The recognition is sponsored by The National Arbor Day Foundation in cooperation with the U.S. Forest Service and the National Association of State Foresters. The organizations provide direction, technical assistance and focus public attention on forestry programs in thousands of communities. The base receives two symbols of the recognition - a Tree City USA banner and a plaque.
The extensive damage the hurricane of Aug. 29 caused to the base, including hundreds of trees, was no factor in the base receiving the award for 2005, according to George Daniel, Arbor Day Committee chairman. Although the storm "did displace or destroy some of our trees," that had no effect on the recognition, he said. "We received the award based on meeting the four standards.
"The first one is, there must be a tree board or department," he said. "Someone must be responsible legally for the care and management of the community's trees. Ours is the environmental occupational safety and health committee. For a city, it would be chaired by a mayor. Our committee is chaired by Brig. Gen. Paul Capasso, 81st Training Wing commander."
Another standard requires the community to have a tree care ordinance.

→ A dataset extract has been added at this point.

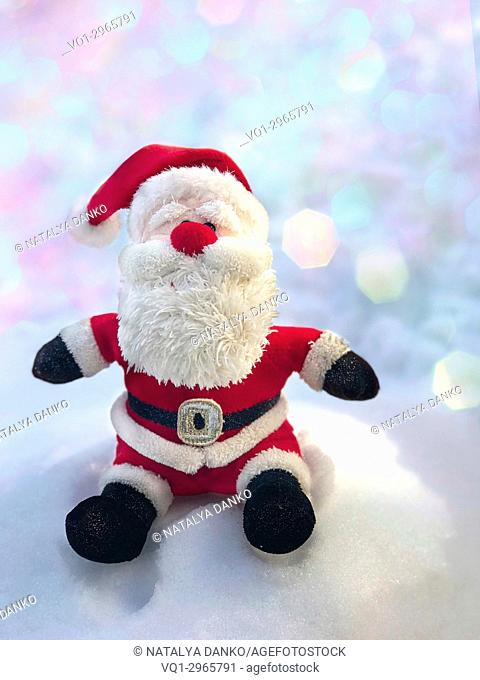 Textile Santa Claus sitting on a snow bank, behind a blurred background with bokeh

"The tree ordinance must delegate the establishment of a tree board or forestry department and give this body the responsibility for writing and implementing an annual community forestry work plan," Mr. Daniel explained. "We actually have all of our maintenance work done by contractors, so our plan for caring for trees is outlined in our contract."
The third standard involves budgets.
"There must be evidence that the community has established a community forestry program that is supported by an annual budget of at least $2 per capita," Mr. Daniel said.

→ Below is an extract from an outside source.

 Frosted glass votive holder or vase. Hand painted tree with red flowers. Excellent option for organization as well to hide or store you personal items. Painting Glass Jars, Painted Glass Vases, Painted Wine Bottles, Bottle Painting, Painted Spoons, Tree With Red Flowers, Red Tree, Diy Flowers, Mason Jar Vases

"Such a plan will address species diversity, planting needs, hazardous trees, insect and disease problems, and a pattern of regular care such as pruning and watering. When we receive our funding, we outline the total amount we need to take care of our plants.
"The final standard involves an Arbor Day proclamation," he said. "It can be a tree planting event or an award ceremony that honors leading planters. Keesler's Arbor Day, April 20, and our proclamation, which was done earlier this year, took care of that requirement."